The Beverage Alcohol Sellers and Servers Education and Training (BASSET) program is the State of Illinois’ seller/server training program. Under the licensing and regulatory auspices of the Illinois Liquor Control Commission (ILCC), the BASSET Program is designed to encourage sellers/servers of alcoholic beverages to serve responsibly and stay within the law.

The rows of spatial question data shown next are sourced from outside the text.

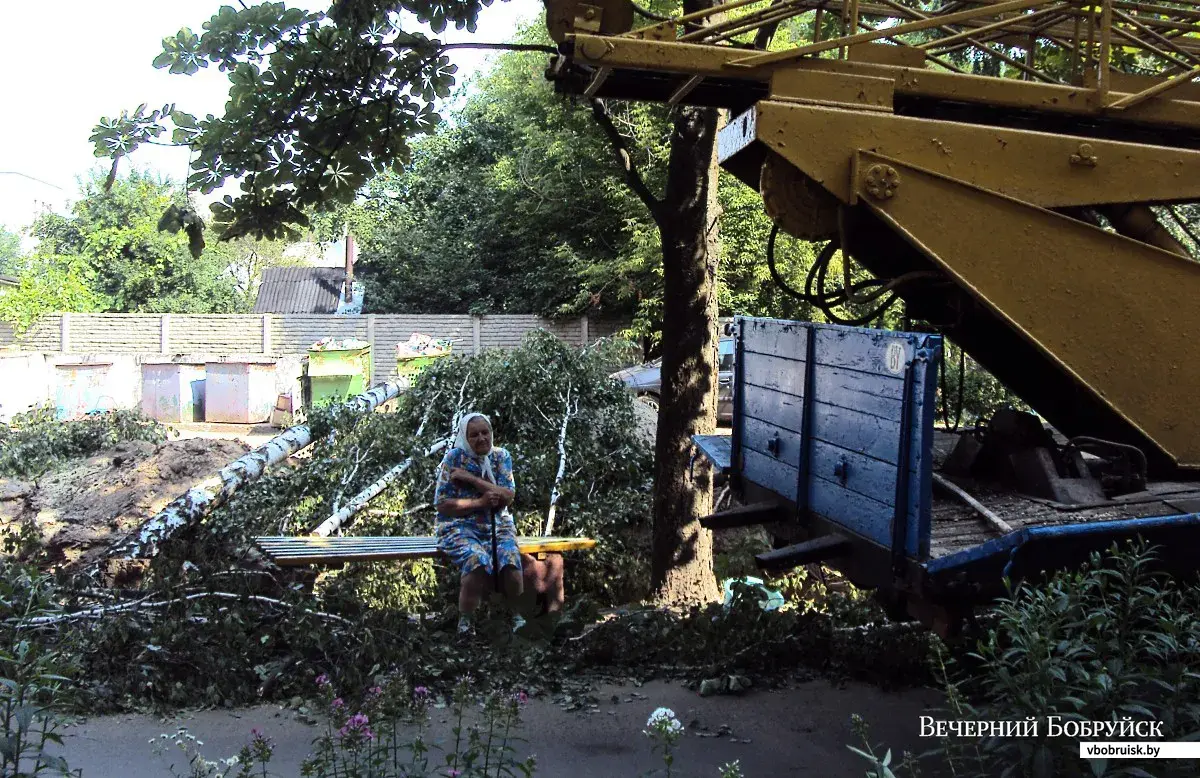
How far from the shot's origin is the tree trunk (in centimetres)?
780

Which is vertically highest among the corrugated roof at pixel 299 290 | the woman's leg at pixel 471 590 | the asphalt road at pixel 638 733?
the corrugated roof at pixel 299 290

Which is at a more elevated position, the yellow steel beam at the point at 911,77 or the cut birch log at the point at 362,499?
the yellow steel beam at the point at 911,77

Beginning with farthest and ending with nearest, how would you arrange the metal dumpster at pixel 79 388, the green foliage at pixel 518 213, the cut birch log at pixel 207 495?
1. the green foliage at pixel 518 213
2. the metal dumpster at pixel 79 388
3. the cut birch log at pixel 207 495

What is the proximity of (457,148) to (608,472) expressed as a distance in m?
28.9

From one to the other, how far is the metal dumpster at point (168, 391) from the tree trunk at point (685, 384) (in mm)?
16198

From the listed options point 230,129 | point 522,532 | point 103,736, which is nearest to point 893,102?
point 230,129

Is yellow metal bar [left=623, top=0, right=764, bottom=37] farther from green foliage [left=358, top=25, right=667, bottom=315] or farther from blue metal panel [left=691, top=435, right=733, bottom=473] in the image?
green foliage [left=358, top=25, right=667, bottom=315]

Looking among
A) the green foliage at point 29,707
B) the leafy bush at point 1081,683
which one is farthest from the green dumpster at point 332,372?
the leafy bush at point 1081,683

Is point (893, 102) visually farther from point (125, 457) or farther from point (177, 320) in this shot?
point (177, 320)

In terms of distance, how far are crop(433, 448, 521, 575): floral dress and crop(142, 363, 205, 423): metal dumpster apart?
16.5 meters

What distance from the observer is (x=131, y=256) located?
35719 mm

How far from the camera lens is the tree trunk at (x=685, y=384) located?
780 cm

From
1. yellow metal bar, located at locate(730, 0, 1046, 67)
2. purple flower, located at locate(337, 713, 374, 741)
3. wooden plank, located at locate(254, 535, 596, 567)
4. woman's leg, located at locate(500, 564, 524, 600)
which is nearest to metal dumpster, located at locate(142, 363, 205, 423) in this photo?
wooden plank, located at locate(254, 535, 596, 567)

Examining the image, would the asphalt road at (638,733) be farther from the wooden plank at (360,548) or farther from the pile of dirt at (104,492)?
the pile of dirt at (104,492)
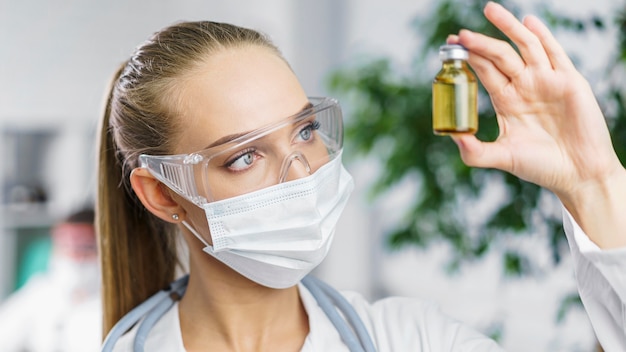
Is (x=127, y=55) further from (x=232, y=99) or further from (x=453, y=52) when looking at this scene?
(x=453, y=52)

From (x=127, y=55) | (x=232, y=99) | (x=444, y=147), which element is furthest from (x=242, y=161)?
(x=127, y=55)

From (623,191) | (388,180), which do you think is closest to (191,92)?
(623,191)

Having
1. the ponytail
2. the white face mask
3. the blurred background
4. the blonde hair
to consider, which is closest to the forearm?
the white face mask

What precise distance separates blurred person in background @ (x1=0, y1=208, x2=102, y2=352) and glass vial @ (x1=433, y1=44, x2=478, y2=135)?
287cm

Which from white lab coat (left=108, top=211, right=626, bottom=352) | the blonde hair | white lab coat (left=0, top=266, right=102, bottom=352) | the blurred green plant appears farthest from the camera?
white lab coat (left=0, top=266, right=102, bottom=352)

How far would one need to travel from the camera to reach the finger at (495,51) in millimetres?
1071

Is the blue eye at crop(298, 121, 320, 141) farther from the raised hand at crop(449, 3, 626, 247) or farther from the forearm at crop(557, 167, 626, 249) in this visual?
the forearm at crop(557, 167, 626, 249)

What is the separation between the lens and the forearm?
3.57 feet

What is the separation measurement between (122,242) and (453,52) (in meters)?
0.88

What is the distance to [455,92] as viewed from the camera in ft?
3.55

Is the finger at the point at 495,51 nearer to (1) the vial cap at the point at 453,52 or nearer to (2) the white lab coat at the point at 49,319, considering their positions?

- Alcohol Sales and Service
- DUI Laws and Penalties
- How to Properly Check ID’s
- Dram Shop Laws
- Victims Rights
** Citations from the Illinois Liquor Control Act of 1934, Illinois Vehicle Code and Illinois Constitution
ILLINOIS LIQUOR CONTROL COMMISSION
The Illinois Liquor Control Commission (ILCC) is the regulating agency for the Beverage Alcohol Sellers and Servers Education and Training (BASSET) program. A major part of the BASSET program is to make sellers/servers of alcoholic beverages aware of the laws in the State of Illinois pertaining to sales and service of alcoholic beverages, DUI and Dram Shop laws, victims=rights, and how to properly check ID’s. BASSET training is not mandatory in the State of Illinois, but the ILCC does encourage voluntary participation to promote responsible alcohol service and prevent alcohol-related fatalities.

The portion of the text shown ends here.